SOPA's 'younger brother' is PIPA, or the Protect Intellectual Property Act. This bill seems to be a bit more liberal, but the sense is just the same: to limit the free knowledge sharing via the Internet. This fact couldn't be left aside by activists fighting for the Internet freedom, but this case was quite special thanks to another fact: the protest was supported by almost all of the largest websites, including Wikipedia, Facebook and even Google. Most of them decided to participate in a so-called SOPA blackout, which is just to replace some of the web pages by something looking like this:
Google, the enormous corporation, which is mainly famous for its search engine, couldn't afford such a radical step. It revealed, however, some tips of how to avoid crashing your Google ranking when something is wrong with your website. These tips can also come in handy when you decide to perform server maintenance or any other task that can require temporary changing of the content. See below to find out how :)
Easy steps to protect your ranking
So, if you need to replace some of your pages with some content you don't want the search engine bot to crawl and index, read the following instructions.
First of all, please make sure you've made it clear enough that Googlebot shouldn't see the content you place on the pages, which requires from you to return a 503 header for all the pages that have been replaced. This action will also help avoid indexing duplicated content, which is otherwise sure to affect your Google rating significantly. You should keep in mind, however, that if you've inflicted a sudden increase in 503 pages on your website, Googlebot will slow down crawling on your website until the problem is solved. This is said, however, not to affect the long-term search results.
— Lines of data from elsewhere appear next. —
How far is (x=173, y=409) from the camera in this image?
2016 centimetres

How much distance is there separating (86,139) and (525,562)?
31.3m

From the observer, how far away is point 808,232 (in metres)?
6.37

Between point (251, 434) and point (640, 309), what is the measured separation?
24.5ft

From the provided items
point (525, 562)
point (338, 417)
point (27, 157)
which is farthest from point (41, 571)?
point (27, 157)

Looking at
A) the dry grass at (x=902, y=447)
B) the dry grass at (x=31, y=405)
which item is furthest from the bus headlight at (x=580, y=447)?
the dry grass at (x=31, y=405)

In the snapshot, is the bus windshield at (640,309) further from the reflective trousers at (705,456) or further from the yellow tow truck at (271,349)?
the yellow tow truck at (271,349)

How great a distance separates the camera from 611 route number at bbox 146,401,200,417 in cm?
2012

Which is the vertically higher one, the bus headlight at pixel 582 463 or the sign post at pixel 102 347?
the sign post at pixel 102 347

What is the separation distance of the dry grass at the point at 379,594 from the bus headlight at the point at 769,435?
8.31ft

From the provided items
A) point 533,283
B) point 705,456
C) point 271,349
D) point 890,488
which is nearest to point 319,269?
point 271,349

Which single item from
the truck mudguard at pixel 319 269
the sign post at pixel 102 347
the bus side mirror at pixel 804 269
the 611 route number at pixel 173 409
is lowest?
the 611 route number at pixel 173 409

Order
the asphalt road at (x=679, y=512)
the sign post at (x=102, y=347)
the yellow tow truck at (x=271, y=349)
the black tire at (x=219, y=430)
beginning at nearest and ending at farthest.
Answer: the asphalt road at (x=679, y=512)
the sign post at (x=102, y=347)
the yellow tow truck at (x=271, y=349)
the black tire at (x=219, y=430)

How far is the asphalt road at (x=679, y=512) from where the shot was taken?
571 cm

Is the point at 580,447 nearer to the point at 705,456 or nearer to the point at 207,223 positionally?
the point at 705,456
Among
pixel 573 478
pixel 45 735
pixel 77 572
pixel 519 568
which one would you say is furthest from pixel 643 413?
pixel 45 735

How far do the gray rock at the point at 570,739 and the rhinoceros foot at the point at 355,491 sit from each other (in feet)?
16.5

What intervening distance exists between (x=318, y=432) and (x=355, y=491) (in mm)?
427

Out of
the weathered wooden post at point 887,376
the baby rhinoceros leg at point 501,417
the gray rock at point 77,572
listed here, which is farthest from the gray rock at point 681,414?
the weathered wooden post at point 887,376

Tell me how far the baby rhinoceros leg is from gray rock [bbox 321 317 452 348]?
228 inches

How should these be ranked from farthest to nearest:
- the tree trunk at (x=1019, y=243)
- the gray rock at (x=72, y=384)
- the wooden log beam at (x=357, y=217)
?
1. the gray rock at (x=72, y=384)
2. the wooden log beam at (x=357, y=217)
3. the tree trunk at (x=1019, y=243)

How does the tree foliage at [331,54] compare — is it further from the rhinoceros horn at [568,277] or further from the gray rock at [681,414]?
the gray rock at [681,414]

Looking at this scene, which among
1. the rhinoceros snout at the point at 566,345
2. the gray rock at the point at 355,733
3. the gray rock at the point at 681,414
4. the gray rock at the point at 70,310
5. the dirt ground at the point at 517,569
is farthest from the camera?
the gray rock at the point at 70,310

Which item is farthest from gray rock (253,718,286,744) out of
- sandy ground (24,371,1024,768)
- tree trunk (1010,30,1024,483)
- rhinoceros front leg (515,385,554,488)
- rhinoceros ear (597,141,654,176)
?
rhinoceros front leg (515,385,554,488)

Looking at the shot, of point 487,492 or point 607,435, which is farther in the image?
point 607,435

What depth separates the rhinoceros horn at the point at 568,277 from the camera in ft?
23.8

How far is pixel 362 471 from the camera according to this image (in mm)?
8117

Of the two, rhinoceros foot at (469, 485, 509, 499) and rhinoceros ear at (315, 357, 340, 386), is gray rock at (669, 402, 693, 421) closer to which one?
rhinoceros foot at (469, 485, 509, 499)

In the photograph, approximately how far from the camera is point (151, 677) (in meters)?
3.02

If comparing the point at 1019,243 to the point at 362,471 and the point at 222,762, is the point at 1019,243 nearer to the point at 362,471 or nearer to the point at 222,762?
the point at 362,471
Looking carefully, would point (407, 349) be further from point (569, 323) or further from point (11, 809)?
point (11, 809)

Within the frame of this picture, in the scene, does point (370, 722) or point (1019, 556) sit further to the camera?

You should also be extremely careful with your robots.txt file. Given it is the first file for the bot to find on your website: in this file you must specify all restrictions for Googlebot to follow. For instance, you may want to hide from the bot such pages as the login or registration page. And exactly for this purpose you should add a special direction for the bot to the robots.txt file. So, in order to hide the pages, edit your robots.txt file. Note that if you make the whole robots.txt return a 503 on request, it will block crawling around the website until the bot notices some other status, which must be acceptable: 200 or 404. So if you're switching off only a portion of your website, make sure the robots.txt status is different from 503. Do not try stopping the bot from crawling around the website by disallowing the whole resource in this file: this will make the time needed for recovery extremely longer.
If you notice crawling errors in log files, do not worry. Don't forget that Googlebot normally notices all the minor changes in the website's performance, so it will record errorneous steps as well. Make sure, however, that these errors are eliminated after you made everything as it used to be before the chages. Do not to change too many things unless it is needed. Don't change the DNS settings, or robot.txt file contents, and do not even think about changing the crawl rate in the admin center of Google's webmaster tools for the time of maintenance or whatever.
We hope, these hints will prove useful for you when you get down to another cycle of the endless task - improving your own bite of the Internet.